Lorsqu’ils concernent l’avenir, les sondages ne sont pas plus fiables que les prédictions. Universelle, c’est la première conclusion à tirer des élections turques et les deux autres ne le sont pas moins car, normalement, l’hyperinflation, l’étouffement des libertés et le boom de la corruption auraient dû infliger la plus humiliante des défaites à Recep Erdogan et à son parti.
Or s’il n’en a rien été, si une moitié de la Turquie leur restent malgré tout fidèles, c’est que les élections ne se jouent plus d’abord sur l’économie.
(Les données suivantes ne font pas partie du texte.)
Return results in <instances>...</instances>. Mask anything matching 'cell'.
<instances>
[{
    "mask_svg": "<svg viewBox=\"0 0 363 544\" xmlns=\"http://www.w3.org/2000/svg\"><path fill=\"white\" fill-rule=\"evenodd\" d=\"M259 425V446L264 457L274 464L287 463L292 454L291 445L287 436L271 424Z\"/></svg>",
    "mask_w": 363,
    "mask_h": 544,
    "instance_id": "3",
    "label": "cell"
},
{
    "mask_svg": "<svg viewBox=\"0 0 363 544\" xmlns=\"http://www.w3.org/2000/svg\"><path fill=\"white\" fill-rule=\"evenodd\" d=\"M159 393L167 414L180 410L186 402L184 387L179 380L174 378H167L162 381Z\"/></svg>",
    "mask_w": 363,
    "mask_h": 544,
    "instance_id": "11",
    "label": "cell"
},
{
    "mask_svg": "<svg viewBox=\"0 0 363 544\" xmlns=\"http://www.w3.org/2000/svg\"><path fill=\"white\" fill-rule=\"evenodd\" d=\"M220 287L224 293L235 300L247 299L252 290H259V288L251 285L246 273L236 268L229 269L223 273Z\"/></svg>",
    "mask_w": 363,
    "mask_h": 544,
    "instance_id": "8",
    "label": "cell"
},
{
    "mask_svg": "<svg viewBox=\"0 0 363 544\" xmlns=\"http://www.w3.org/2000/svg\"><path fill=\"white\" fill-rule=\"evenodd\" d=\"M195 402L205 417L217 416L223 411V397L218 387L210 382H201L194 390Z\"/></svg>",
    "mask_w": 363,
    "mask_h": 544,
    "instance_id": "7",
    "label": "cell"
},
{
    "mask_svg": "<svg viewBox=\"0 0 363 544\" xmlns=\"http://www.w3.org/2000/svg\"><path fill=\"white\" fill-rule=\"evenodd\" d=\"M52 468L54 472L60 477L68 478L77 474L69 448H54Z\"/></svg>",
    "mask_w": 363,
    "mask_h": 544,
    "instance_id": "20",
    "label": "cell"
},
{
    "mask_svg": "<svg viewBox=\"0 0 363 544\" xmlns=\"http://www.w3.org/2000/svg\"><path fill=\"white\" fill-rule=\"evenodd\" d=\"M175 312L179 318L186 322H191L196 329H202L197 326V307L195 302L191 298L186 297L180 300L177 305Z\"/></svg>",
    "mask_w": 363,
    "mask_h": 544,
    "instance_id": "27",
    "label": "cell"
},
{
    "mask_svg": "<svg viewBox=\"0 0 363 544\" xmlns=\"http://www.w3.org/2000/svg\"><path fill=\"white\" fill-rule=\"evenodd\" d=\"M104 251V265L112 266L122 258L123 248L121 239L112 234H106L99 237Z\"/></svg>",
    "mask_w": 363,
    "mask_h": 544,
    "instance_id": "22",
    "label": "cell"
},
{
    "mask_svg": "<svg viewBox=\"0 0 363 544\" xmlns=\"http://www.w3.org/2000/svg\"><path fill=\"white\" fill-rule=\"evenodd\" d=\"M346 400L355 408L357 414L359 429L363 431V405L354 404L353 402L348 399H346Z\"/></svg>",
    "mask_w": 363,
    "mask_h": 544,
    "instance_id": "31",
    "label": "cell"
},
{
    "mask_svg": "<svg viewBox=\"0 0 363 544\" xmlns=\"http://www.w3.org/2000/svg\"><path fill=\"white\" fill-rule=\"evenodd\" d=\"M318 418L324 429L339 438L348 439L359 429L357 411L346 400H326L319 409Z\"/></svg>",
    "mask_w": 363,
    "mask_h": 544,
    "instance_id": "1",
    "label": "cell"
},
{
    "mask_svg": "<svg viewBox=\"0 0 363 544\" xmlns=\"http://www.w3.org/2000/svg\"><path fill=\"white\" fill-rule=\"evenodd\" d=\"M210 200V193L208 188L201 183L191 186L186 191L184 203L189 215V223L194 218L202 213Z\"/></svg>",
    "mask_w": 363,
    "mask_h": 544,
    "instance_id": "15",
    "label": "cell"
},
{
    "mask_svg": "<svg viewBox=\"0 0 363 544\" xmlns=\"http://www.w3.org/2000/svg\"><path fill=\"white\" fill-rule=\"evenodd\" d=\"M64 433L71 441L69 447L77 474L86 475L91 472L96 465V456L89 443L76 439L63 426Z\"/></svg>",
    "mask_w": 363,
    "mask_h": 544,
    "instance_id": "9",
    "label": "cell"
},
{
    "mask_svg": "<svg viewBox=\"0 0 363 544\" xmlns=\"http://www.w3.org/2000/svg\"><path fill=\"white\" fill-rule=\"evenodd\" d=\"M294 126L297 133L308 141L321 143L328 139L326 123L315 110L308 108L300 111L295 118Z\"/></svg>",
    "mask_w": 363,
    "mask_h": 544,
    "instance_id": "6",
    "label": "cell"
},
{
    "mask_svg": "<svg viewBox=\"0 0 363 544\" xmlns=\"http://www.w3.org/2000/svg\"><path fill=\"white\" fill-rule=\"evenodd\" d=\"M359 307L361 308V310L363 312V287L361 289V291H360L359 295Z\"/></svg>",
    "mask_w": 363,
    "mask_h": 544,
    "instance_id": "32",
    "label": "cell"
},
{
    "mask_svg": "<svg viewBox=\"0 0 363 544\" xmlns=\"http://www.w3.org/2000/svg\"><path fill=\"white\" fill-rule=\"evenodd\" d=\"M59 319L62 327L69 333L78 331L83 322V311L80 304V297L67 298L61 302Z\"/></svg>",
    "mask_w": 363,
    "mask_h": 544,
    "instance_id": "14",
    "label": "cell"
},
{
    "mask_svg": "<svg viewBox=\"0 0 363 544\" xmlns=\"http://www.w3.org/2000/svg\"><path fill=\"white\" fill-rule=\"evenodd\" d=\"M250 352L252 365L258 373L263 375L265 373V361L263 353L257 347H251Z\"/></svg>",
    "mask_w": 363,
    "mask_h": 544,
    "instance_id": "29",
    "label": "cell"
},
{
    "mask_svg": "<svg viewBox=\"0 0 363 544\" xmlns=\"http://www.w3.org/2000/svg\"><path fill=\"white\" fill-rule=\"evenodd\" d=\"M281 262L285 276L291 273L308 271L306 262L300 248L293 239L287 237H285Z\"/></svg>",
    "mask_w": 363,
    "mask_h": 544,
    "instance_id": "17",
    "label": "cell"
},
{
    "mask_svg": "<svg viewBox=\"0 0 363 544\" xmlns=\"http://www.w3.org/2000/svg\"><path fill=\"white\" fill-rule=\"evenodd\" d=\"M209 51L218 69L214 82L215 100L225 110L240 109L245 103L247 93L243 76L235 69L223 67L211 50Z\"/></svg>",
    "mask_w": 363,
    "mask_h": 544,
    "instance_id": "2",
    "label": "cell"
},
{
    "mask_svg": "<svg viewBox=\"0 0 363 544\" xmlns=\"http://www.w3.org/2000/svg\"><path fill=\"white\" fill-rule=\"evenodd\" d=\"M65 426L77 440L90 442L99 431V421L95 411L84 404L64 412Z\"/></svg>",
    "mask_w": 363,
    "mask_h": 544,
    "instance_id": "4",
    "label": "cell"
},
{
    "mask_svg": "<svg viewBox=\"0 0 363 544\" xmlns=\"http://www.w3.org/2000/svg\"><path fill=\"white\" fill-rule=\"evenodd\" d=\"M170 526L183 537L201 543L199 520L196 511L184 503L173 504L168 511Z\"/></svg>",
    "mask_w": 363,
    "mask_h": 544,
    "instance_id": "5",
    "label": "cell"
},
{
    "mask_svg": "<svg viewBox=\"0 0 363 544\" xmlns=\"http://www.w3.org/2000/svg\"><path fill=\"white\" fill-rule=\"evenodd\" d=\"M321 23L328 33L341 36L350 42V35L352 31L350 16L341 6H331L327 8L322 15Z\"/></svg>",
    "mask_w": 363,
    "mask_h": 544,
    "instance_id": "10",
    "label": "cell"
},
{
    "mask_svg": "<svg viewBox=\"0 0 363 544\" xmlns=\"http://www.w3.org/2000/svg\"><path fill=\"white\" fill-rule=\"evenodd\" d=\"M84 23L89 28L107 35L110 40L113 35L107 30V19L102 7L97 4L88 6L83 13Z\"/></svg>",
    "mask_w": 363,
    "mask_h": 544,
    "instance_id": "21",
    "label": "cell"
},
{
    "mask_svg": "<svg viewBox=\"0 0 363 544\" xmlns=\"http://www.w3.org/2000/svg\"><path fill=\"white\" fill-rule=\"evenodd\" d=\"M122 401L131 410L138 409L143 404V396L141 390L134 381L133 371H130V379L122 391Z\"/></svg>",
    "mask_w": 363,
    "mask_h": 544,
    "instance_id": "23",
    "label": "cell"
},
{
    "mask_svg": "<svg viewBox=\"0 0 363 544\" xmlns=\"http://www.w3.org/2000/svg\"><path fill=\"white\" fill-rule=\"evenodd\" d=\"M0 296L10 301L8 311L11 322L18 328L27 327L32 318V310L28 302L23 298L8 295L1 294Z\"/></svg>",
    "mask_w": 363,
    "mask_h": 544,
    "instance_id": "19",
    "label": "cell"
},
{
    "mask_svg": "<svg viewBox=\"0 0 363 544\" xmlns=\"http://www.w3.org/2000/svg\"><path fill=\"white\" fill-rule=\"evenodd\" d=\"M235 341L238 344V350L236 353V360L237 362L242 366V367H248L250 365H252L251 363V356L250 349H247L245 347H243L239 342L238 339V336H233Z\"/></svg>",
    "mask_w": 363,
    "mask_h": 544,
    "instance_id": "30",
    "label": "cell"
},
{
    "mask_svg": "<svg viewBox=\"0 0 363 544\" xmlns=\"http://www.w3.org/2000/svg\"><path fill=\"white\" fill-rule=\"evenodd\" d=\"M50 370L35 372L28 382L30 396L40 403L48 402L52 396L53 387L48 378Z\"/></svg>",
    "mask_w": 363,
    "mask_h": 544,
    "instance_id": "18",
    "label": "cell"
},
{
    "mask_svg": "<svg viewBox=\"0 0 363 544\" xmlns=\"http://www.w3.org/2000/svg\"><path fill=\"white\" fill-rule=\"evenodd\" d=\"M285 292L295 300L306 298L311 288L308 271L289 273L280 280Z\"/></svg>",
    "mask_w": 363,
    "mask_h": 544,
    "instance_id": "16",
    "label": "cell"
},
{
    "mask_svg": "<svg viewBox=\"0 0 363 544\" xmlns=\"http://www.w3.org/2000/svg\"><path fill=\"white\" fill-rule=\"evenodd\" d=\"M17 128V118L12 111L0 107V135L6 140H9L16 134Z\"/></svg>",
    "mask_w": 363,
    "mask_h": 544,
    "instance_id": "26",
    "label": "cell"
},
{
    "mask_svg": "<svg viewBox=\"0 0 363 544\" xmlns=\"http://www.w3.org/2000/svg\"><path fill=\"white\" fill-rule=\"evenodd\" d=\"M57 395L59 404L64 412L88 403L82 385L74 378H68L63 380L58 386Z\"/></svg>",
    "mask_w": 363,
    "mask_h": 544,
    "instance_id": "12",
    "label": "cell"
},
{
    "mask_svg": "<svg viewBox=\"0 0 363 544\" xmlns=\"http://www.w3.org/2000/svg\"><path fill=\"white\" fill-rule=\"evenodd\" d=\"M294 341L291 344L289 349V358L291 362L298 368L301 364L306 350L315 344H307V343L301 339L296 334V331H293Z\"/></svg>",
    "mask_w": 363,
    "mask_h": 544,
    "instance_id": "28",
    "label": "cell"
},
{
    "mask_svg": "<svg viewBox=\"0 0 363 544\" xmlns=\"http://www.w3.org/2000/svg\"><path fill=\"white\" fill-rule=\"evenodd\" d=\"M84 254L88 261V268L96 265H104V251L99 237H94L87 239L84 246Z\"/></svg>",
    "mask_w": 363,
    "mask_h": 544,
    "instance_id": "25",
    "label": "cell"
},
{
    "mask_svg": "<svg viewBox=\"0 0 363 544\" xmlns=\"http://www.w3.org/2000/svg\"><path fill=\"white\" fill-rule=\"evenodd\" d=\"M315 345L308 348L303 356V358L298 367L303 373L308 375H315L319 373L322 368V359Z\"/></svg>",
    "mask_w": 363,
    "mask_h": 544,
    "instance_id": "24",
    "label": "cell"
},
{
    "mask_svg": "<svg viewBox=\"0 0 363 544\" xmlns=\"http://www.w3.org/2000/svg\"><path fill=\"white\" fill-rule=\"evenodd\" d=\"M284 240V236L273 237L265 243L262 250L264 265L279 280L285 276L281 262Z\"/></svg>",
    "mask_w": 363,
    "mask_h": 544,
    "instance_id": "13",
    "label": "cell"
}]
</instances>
Ce qu’avait professé Bill Clinton et plusieurs générations de politologues avant lui n’est plus vrai car le monde est devenu tellement incertain et ses évolutions si profondément anxiogènes que partout ou presque un électeur sur deux cherche refuge à l’abri des frontières nationales et d’un passé mythifié, dans un rejet de l’autre et la résurrection des nationalismes.
En Turquie comme aux Etats-Unis, en Afrique ou dans les pays de l’Union européenne, la rapidité de la libération de la femme et de l’évolution des mœurs engendrent dans des pans entiers de nos sociétés un si complet désarroi qu’il favorise une aspiration au retour de normes dépassées qui s’appelle la réaction.
Longtemps marginalisées, les droites réactionnaires en ont partout le vent en poupe et, dans tous les pays vers lesquels elles se dirigent, les vagues migratoires suscitent parallèlement une peur de l’étranger, une xénophobie porteuse de racismes et de phantasmes sur le « grand remplacement » d’un environnement familier par d’autres civilisations.
Dans tous les pays, à des degrés divers mais dans un même phénomène de peurs montantes et croisées, se mêlent ainsi une panique devant l’effondrement de normes religieuses et familiales connues et la mise en cause de nouvelles libertés par le développement d’immigrations qui admettent aussi mal l’avortement que la laïcité ou l’homosexualité.
Et ce n’est pas tout. A l’heure où elles découvrent qu’elles ne sont plus totalement dominantes et que la croissance économique de nouveaux pays peut être porteuse d’ambitions impériales, les élites et les populations occidentales en reviennent au protectionnisme et à la crainte des mondes étrangers. C’est eux ou nous, se disent-elles toujours plus et, face à elles, des nations qu’elles avaient colonisées ou marginalisées rêvent ouvertement d’une revanche historique qui viendrait renverser les équilibres internationaux.
On en revient à une ère défiance internationale et, des Etats-Unis à la Turquie, de pays aussi minuscules qu’Israël ou la Hongrie à des pays aussi immenses que l’Inde ou la Chine, un nationalisme réactionnaire cimente de nouvelles droites, trumpiste, orbaniste, erdoganiste, poutinienne, netanyahiste ou bolsonariste. Ces droites reculent ou progressent en fonction de situations économiques, politiques ou internationales mais que le moment leur soit ou non favorables, elles existent et s’enracinent dans le regroupement des extrêmes-droites, des droites dures, des classes les plus fragiles et des fondamentalistes chrétiens, musulmans, juifs ou bouddhistes.
On vient de le voir en Turquie mais on y a également vu, comme hier en Israël ou en Hongrie, qu’il ne suffisait pas de regrouper les démocrates de tous les segments de l’échiquier politique pour constituer de nouvelles forces à même de s’opposer à ces nouvelles droites. C’est la troisième des leçons universelles de scrutin turc. Face à la peur et à la fuite dans le passé, il faut plus que le souffle de la liberté, l’amour de la modernité et l’étendard de la démocratie. Il faut un programme, une modération et une vision qui rassurent assez pour convaincre et l’emporter.